In the notebook excerpt on Hispanic Heritage Fest responses, which words did the word cloud show as most common?

Supplied passage ->
----

All 4 boxes of python here are meant to clean up the headings for easier access and legibility

In [None]:
df_hispanic.dtypes

In [None]:
df_hispanic = df_hispanic.drop([0, 1]).reset_index(drop=True)

In [None]:
df_hispanic.columns = ['id', 'first', 'first_translated', 'second', 'second_translated']

This block of code looks through 4 coloumns that are all intedned to store data from 1 row/response. Given some text needed to be translated and some did not, there were many coloumns left blank. This is why in the next block of code a new coloumn with all the data is made for easy access. 

In [None]:
def concatenate_text(row):
    text = ""
    if pd.notna(row['first_translated']):
        text += row['first_translated']
    elif pd.notna(row['first']):
        text += row['first']
    
    if pd.notna(row['second_translated']):
        text += ". " + row['second_translated']
    elif pd.notna(row['second']):
        text += ". " + row['second'] 

    return text # This returns the text of the given row

This code uses Sentiment Analyses to determine the polarity of the code, meaning how positive or negative is the given word or words. It also creates a new coloumn to store this text. 

In [None]:
df_hispanic['concatenated_text'] = df_hispanic.apply(concatenate_text, axis=1) # new coloumn of all the data
df_hispanic['source'] = "Hispanic Heritage Fest"

def polarity(row):
   
   doc = nlp(row['concatenated_text']) # collecting the data of the given row in a loop
   
   
   
   return doc._.blob.polarity # putting the text through Sentiment Analyses to get its polarity

    

polarity
df_hispanic['polarity'] = df_hispanic.apply(polarity, axis=1) # new coloumn to show the polarity

In [None]:
df_hispanic 

This code takes text and turns it into a wordcloud. A word cloud is a cluster of words shown as an image that has more frequently used words larger and closer to the middle. This allows us to see common words, and given the context we can see if there is a common problem, or something everyone agrees on.

In [None]:
long_string = " ".join(df_hispanic['concatenated_text'])
wordcloud = WordCloud(width=800, height=400, background_color='white', max_words=100, mask=None, contour_width=3, contour_color='steelblue').generate(long_string)

plt.figure(figsize=(10, 5))
plt.imshow(wordcloud, interpolation='bilinear')
plt.axis("off")
plt.show()

The wordcloud showed that the most common words were words like Arlington, community, school. Although the wordcloud shows what words were used the most, it does not show if they were used in a positive or negative way. This is why the previous code using Sentiment Analyses is important because it gives context on the positivity or negativity used in the responses.

----

Information supplied ->
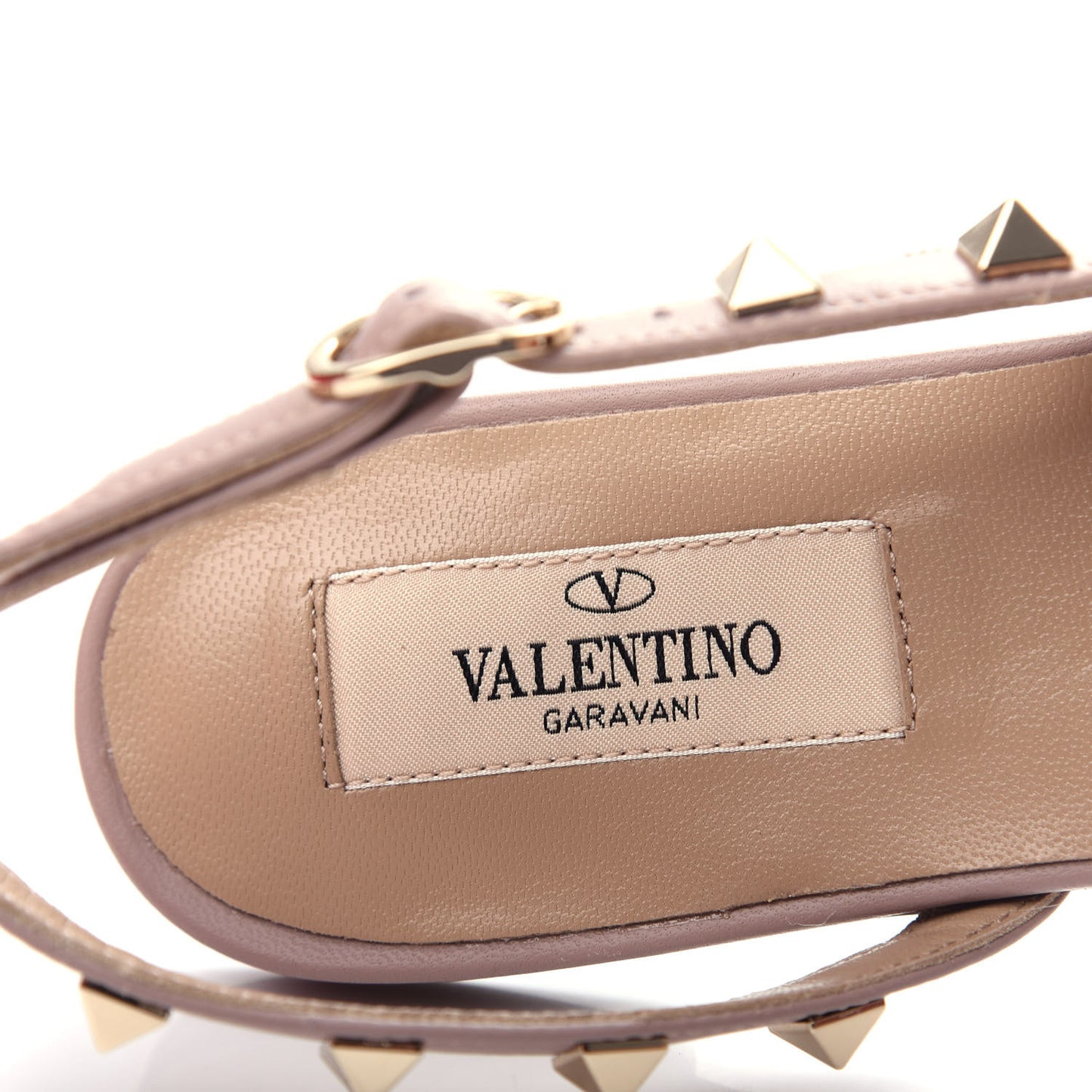 Nappa Rockstud Slingback Flats 36 Pastel Grey Poudre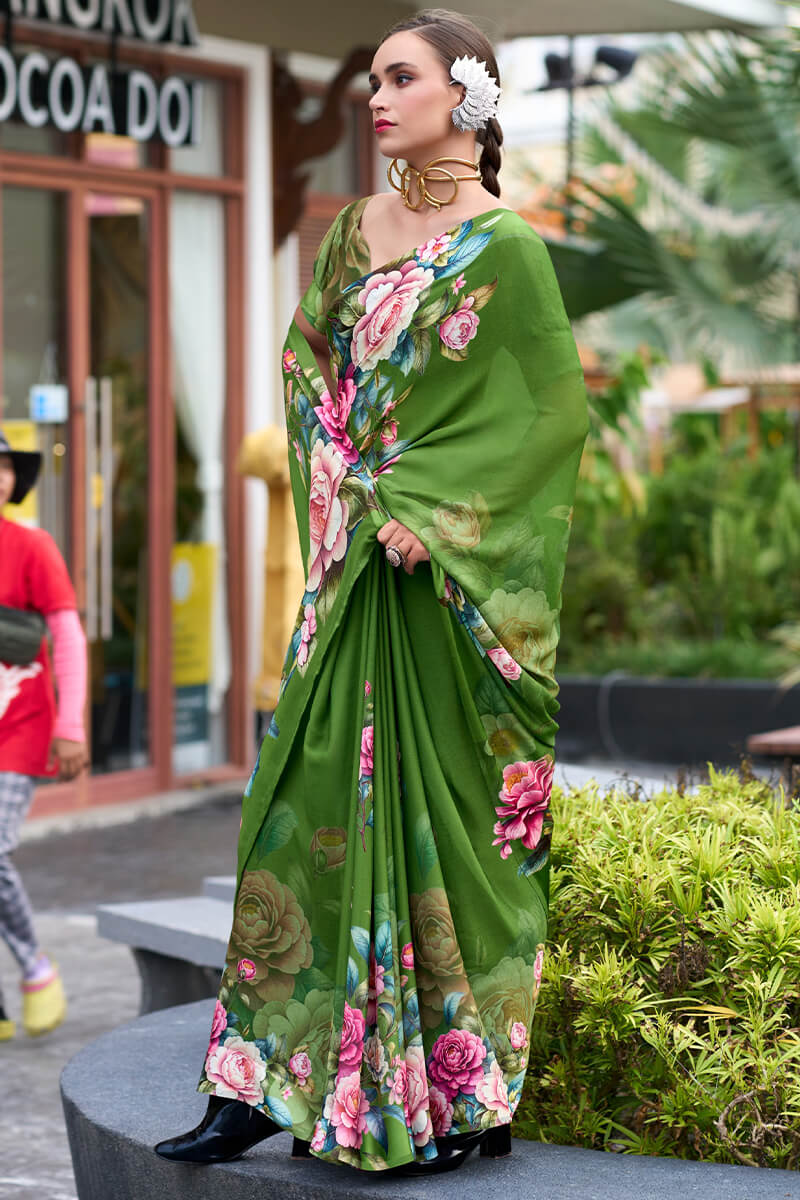 Hippie Green Printed Georgette Silk Saree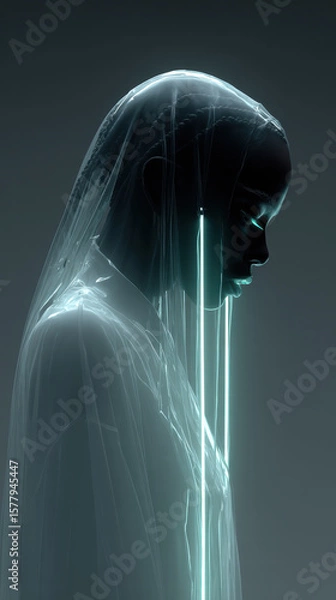 Fototapeta a floating female figure with no visible legs, long braids made of plastic tubes, wearing a layered glass-like cloak with LED veins pulsing beneath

----

Written reply -> Arlington, community, and school.